Records from a data collection

* start *

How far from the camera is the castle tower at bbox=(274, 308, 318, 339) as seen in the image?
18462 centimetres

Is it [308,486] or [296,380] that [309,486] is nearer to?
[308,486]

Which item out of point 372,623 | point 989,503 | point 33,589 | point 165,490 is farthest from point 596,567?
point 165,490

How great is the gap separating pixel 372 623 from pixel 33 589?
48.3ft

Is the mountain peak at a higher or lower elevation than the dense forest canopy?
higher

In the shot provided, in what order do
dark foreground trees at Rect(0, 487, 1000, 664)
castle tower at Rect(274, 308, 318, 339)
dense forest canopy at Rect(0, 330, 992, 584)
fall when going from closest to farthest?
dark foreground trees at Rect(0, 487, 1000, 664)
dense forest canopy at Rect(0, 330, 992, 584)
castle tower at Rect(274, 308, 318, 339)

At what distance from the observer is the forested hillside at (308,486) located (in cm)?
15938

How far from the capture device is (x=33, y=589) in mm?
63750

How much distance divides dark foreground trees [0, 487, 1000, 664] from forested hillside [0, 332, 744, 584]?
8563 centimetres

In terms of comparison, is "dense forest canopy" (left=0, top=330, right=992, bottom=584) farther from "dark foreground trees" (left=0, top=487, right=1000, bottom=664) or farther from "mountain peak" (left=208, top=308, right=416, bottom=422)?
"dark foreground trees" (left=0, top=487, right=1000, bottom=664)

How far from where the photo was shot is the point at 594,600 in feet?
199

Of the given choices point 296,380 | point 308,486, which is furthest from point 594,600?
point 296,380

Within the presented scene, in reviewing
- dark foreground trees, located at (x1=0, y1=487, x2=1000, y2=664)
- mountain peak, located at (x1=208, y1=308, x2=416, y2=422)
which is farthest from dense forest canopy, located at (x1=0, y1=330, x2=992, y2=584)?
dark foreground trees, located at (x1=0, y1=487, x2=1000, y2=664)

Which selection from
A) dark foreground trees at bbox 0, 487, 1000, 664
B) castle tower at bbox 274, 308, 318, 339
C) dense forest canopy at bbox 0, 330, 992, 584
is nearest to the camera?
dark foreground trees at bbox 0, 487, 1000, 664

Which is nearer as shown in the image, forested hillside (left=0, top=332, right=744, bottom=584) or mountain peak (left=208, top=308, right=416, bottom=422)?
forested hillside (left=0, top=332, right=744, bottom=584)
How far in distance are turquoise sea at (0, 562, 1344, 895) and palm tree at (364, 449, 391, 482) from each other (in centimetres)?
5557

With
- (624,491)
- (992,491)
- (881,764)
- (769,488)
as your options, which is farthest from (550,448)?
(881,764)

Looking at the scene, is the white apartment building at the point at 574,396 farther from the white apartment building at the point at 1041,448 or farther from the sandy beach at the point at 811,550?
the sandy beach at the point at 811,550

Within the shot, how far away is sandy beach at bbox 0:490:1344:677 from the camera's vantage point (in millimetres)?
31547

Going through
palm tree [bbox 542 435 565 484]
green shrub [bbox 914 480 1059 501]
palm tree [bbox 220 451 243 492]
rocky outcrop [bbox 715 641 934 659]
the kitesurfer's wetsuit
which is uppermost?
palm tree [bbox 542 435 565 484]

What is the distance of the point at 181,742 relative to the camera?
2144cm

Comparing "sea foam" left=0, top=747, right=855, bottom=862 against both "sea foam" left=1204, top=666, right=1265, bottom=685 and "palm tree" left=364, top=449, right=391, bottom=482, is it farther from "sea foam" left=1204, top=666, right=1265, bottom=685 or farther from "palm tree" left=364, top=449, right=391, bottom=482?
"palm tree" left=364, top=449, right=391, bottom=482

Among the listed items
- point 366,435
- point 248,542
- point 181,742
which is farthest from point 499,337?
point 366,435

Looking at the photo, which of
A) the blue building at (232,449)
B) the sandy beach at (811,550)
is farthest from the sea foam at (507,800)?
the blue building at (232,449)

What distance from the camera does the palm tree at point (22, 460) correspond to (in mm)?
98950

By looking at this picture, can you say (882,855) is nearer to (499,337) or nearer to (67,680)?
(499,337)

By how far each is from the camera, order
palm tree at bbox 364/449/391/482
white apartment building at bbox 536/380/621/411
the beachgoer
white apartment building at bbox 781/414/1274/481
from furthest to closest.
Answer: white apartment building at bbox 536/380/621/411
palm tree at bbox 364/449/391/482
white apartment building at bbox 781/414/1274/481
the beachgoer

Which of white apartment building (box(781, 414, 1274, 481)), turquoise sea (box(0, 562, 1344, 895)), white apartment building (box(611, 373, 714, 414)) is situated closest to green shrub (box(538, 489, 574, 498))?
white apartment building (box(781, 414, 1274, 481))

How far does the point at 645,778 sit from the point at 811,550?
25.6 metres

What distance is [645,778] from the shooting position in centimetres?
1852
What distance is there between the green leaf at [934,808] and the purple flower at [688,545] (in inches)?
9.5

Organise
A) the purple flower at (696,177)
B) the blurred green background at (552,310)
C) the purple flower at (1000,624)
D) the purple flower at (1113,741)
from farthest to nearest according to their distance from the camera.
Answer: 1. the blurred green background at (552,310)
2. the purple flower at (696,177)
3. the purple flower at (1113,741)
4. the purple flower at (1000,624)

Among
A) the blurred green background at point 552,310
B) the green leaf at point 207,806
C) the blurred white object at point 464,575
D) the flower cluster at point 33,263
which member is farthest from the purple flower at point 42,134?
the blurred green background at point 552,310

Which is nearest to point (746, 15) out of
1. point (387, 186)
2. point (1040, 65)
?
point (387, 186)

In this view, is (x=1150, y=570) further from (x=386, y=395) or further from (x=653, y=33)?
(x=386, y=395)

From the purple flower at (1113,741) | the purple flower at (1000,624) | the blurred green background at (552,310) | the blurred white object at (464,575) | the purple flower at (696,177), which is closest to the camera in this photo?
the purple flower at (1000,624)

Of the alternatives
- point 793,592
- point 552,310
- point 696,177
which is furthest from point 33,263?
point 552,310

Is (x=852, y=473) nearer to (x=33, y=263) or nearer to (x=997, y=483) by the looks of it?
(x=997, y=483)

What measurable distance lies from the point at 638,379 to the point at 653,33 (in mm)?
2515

* end *

Extract the complete set of records unchanged.

> REPLY
How far from the camera is the castle tower at bbox=(274, 308, 318, 339) as seen in the image?
18462 centimetres

Is it [308,486] or [296,380] that [309,486] is nearer to?
[308,486]

Which item out of point 372,623 | point 989,503 | point 33,589 | point 165,490 is farthest from point 596,567?
point 165,490

How great is the gap separating pixel 372 623 from pixel 33 589?
48.3ft

Is the mountain peak at a higher or lower elevation than the dense forest canopy?
higher

In the shot provided, in what order do
dark foreground trees at Rect(0, 487, 1000, 664)
castle tower at Rect(274, 308, 318, 339)
dense forest canopy at Rect(0, 330, 992, 584)
fall when going from closest to farthest?
dark foreground trees at Rect(0, 487, 1000, 664)
dense forest canopy at Rect(0, 330, 992, 584)
castle tower at Rect(274, 308, 318, 339)

At what distance from the observer is the forested hillside at (308,486) located (in cm)?
15938

How far from the capture device is (x=33, y=589) in mm?
63750

How much distance divides dark foreground trees [0, 487, 1000, 664] from forested hillside [0, 332, 744, 584]?
8563 centimetres

In terms of comparison, is "dense forest canopy" (left=0, top=330, right=992, bottom=584) farther from "dark foreground trees" (left=0, top=487, right=1000, bottom=664) or farther from "mountain peak" (left=208, top=308, right=416, bottom=422)?
"dark foreground trees" (left=0, top=487, right=1000, bottom=664)

How far from where the photo was shot is the point at 594,600 in feet?
199

Of the given choices point 296,380 | point 308,486, which is furthest from point 594,600?
point 296,380

Within the presented scene, in reviewing
- dark foreground trees, located at (x1=0, y1=487, x2=1000, y2=664)
- mountain peak, located at (x1=208, y1=308, x2=416, y2=422)
which is farthest from dense forest canopy, located at (x1=0, y1=330, x2=992, y2=584)?
dark foreground trees, located at (x1=0, y1=487, x2=1000, y2=664)

Which selection from
A) dark foreground trees at bbox 0, 487, 1000, 664
B) castle tower at bbox 274, 308, 318, 339
C) dense forest canopy at bbox 0, 330, 992, 584
is nearest to the camera?
dark foreground trees at bbox 0, 487, 1000, 664

Which is nearer as shown in the image, forested hillside (left=0, top=332, right=744, bottom=584) or mountain peak (left=208, top=308, right=416, bottom=422)?
forested hillside (left=0, top=332, right=744, bottom=584)
How far in distance are turquoise sea at (0, 562, 1344, 895) and palm tree at (364, 449, 391, 482) from each other (in centimetres)?
5557

With
- (624,491)
- (992,491)
- (881,764)
- (769,488)
as your options, which is farthest from (550,448)?
(881,764)

Looking at the scene, is the white apartment building at the point at 574,396 farther from the white apartment building at the point at 1041,448 or farther from the sandy beach at the point at 811,550?
the sandy beach at the point at 811,550

Within the shot, how far away is sandy beach at bbox 0:490:1344:677 from the camera's vantage point (in millimetres)?
31547

Going through
palm tree [bbox 542 435 565 484]
green shrub [bbox 914 480 1059 501]
palm tree [bbox 220 451 243 492]
rocky outcrop [bbox 715 641 934 659]
the kitesurfer's wetsuit
which is uppermost?
palm tree [bbox 542 435 565 484]

What is the distance of the point at 181,742 relative to the camera?
2144cm

Comparing "sea foam" left=0, top=747, right=855, bottom=862 against both "sea foam" left=1204, top=666, right=1265, bottom=685 and "palm tree" left=364, top=449, right=391, bottom=482, is it farther from "sea foam" left=1204, top=666, right=1265, bottom=685 or farther from "palm tree" left=364, top=449, right=391, bottom=482?
"palm tree" left=364, top=449, right=391, bottom=482

Among the listed items
- point 366,435
- point 248,542
- point 181,742
which is farthest from point 499,337?
point 366,435

Looking at the photo, which of
A) the blue building at (232,449)
B) the sandy beach at (811,550)
is farthest from the sea foam at (507,800)?
the blue building at (232,449)

What distance from the camera does the palm tree at point (22, 460) correspond to (in mm)?
98950

By looking at this picture, can you say (882,855) is nearer to (499,337) or nearer to (67,680)?
(499,337)

By how far each is from the camera, order
palm tree at bbox 364/449/391/482
white apartment building at bbox 536/380/621/411
the beachgoer
white apartment building at bbox 781/414/1274/481
from furthest to closest.
Answer: white apartment building at bbox 536/380/621/411
palm tree at bbox 364/449/391/482
white apartment building at bbox 781/414/1274/481
the beachgoer

Which of white apartment building (box(781, 414, 1274, 481)), turquoise sea (box(0, 562, 1344, 895)), white apartment building (box(611, 373, 714, 414)) is situated closest to green shrub (box(538, 489, 574, 498))?
white apartment building (box(781, 414, 1274, 481))

How far does the point at 645,778 sit from the point at 811,550?
25.6 metres

What distance is [645,778] from the shooting position in centimetres?
1852
What distance is there between the green leaf at [934,808] and the purple flower at [688,545] (in inches)?
9.5

Organise
A) the purple flower at (696,177)
B) the blurred green background at (552,310)
C) the purple flower at (1000,624)
D) the purple flower at (1113,741)
from farthest to nearest according to their distance from the camera.
Answer: 1. the blurred green background at (552,310)
2. the purple flower at (696,177)
3. the purple flower at (1113,741)
4. the purple flower at (1000,624)

Among
A) the blurred green background at point 552,310
B) the green leaf at point 207,806
C) the blurred white object at point 464,575
D) the flower cluster at point 33,263
which member is farthest from the purple flower at point 42,134?
the blurred green background at point 552,310

Which is nearest to point (746, 15) out of
1. point (387, 186)
2. point (1040, 65)
?
point (387, 186)

In this view, is (x=1150, y=570) further from (x=386, y=395) or further from (x=653, y=33)?
(x=386, y=395)

From the purple flower at (1113,741) | the purple flower at (1000,624) | the blurred green background at (552,310) | the blurred white object at (464,575) | the purple flower at (696,177), which is closest to the camera in this photo?
the purple flower at (1000,624)

Of the alternatives
- point 793,592
- point 552,310
- point 696,177
which is furthest from point 33,263?
point 552,310

Is (x=852, y=473) nearer to (x=33, y=263) or nearer to (x=997, y=483) by the looks of it?
(x=997, y=483)

What measurable distance lies from the point at 638,379 to the point at 653,33 (in mm)?
2515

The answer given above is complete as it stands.